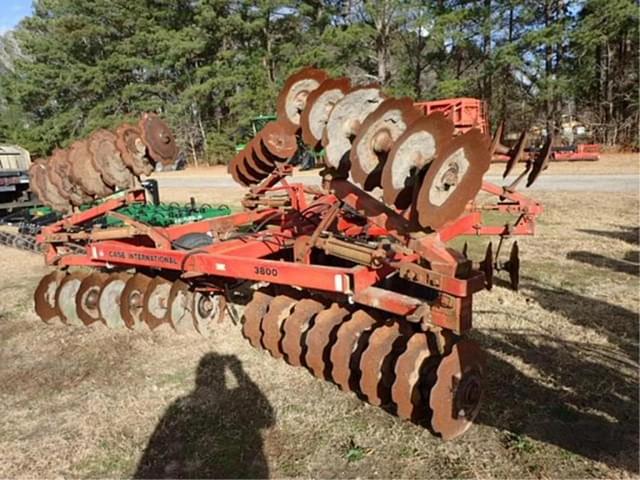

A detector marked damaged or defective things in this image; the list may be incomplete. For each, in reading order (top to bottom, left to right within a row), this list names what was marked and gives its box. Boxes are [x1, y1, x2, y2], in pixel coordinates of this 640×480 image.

rusty disc blade [68, 140, 113, 198]
rusty disc blade [88, 129, 136, 189]
rusty disc blade [115, 123, 154, 177]
rusty disc blade [139, 113, 179, 167]
rusty disc blade [262, 120, 298, 159]
rusty disc blade [276, 66, 328, 129]
rusty disc blade [298, 76, 350, 148]
rusty disc blade [320, 85, 384, 172]
rusty disc blade [350, 97, 420, 191]
rusty disc blade [380, 112, 456, 210]
rusty disc blade [416, 128, 490, 230]
rusty disc blade [502, 129, 528, 178]
rusty disc blade [528, 136, 552, 188]
rusty disc blade [34, 270, 66, 322]
rusty disc blade [55, 270, 89, 326]
rusty disc blade [75, 272, 109, 324]
rusty disc blade [97, 272, 131, 328]
rusty disc blade [119, 274, 152, 330]
rusty disc blade [142, 274, 172, 330]
rusty disc blade [165, 282, 195, 334]
rusty disc blade [191, 288, 221, 338]
rusty disc blade [239, 288, 272, 348]
rusty disc blade [260, 294, 298, 358]
rusty disc blade [280, 298, 324, 366]
rusty disc blade [304, 304, 350, 378]
rusty disc blade [332, 310, 378, 392]
rusty disc blade [358, 322, 408, 404]
rusty disc blade [388, 334, 438, 420]
rusty disc blade [430, 338, 484, 438]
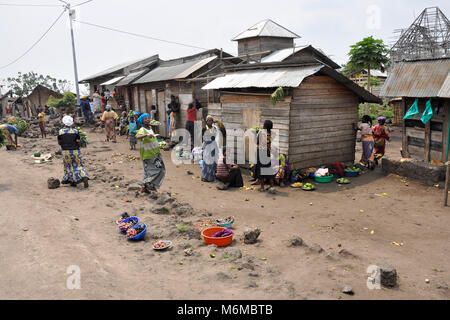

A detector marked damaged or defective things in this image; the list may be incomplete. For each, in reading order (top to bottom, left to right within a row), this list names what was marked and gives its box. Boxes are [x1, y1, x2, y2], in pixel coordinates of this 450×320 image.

rusty metal roof [382, 58, 450, 97]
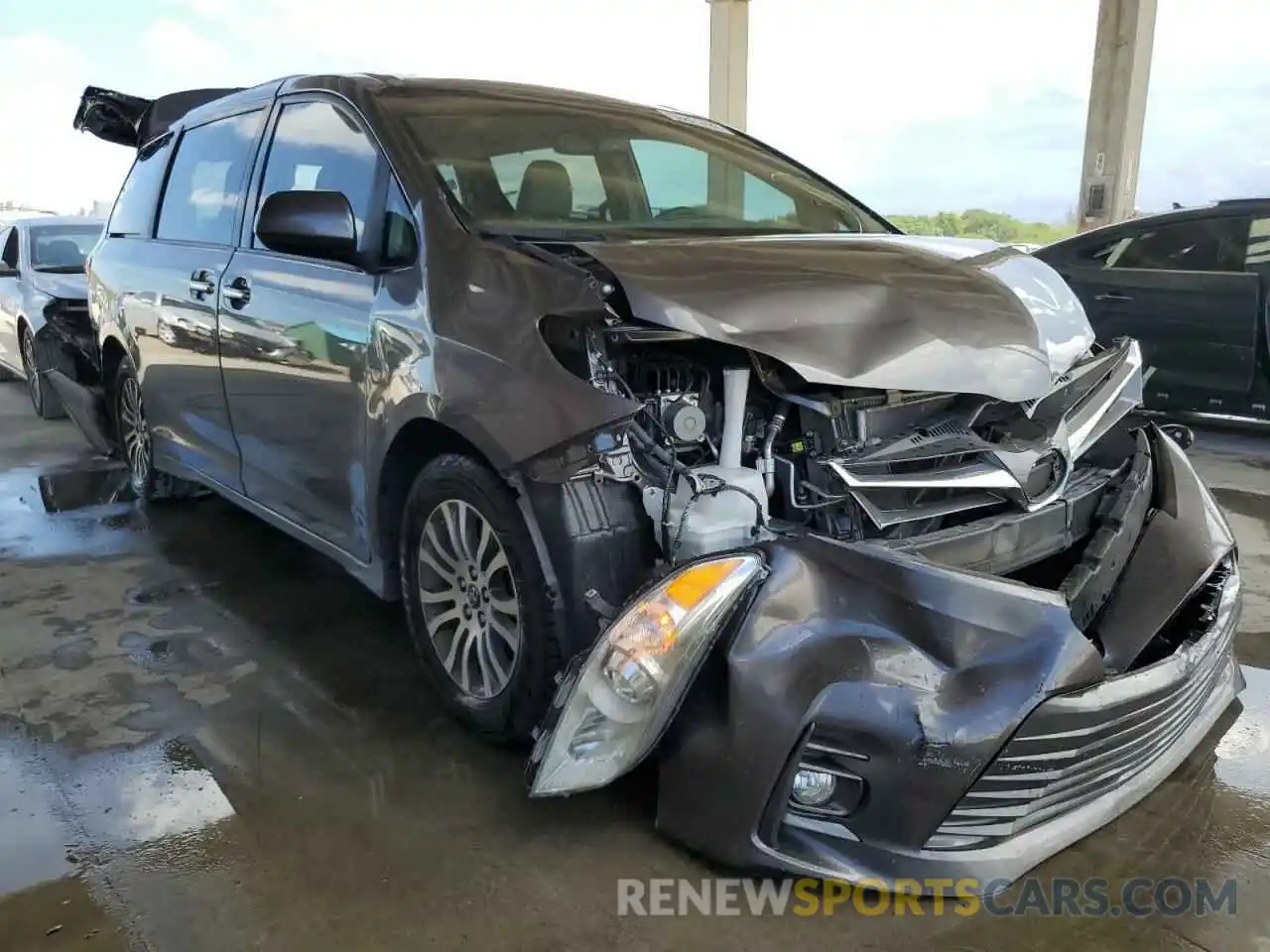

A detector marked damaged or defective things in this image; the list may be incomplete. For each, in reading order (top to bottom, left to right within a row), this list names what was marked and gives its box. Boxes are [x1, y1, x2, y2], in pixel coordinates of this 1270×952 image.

buckled hood [573, 238, 1091, 406]
crushed front end [525, 329, 1239, 893]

== WHAT IS EXPECTED ==
With the pictures omitted, give every line above again exactly.

== WRITTEN ANSWER ==
A detector marked damaged or defective things in this image; the list may be incomplete. For each, in reading order (top to bottom, left to right within a row), this list names what was marked and gives its box. Boxes are [x1, y1, x2, y2], in pixel coordinates of this 640×480 image.

rusty disc blade [68, 140, 113, 198]
rusty disc blade [88, 129, 136, 189]
rusty disc blade [115, 123, 154, 177]
rusty disc blade [139, 113, 179, 167]
rusty disc blade [262, 120, 298, 159]
rusty disc blade [276, 66, 328, 129]
rusty disc blade [298, 76, 350, 148]
rusty disc blade [320, 85, 384, 172]
rusty disc blade [350, 97, 420, 191]
rusty disc blade [380, 112, 456, 210]
rusty disc blade [416, 128, 490, 230]
rusty disc blade [502, 129, 528, 178]
rusty disc blade [528, 136, 552, 188]
rusty disc blade [34, 270, 66, 322]
rusty disc blade [55, 270, 89, 326]
rusty disc blade [75, 272, 109, 324]
rusty disc blade [97, 272, 131, 328]
rusty disc blade [119, 274, 152, 330]
rusty disc blade [142, 274, 172, 330]
rusty disc blade [165, 282, 195, 334]
rusty disc blade [191, 288, 221, 338]
rusty disc blade [239, 288, 272, 348]
rusty disc blade [260, 294, 298, 358]
rusty disc blade [280, 298, 324, 366]
rusty disc blade [304, 304, 350, 378]
rusty disc blade [332, 310, 378, 392]
rusty disc blade [358, 322, 408, 404]
rusty disc blade [388, 334, 438, 420]
rusty disc blade [430, 338, 484, 438]

A detector marked damaged or defective things in this image; the list may be incomplete. For each, in reading order (top to bottom, left to right within a row), this list names what was marked and gives its box. Boxes are [x1, y1, x2, y2], in pixel coordinates of this 450×320 image.

rusty metal roof [382, 58, 450, 97]

A detector marked damaged or defective things in this image; the list may be incomplete. For each, in reading order (top to bottom, left to right within a row), this list names what was marked and gives its box. Boxes are [x1, y1, x2, y2], in pixel coordinates of this 1270×952 image.

buckled hood [573, 238, 1091, 406]
crushed front end [525, 329, 1239, 893]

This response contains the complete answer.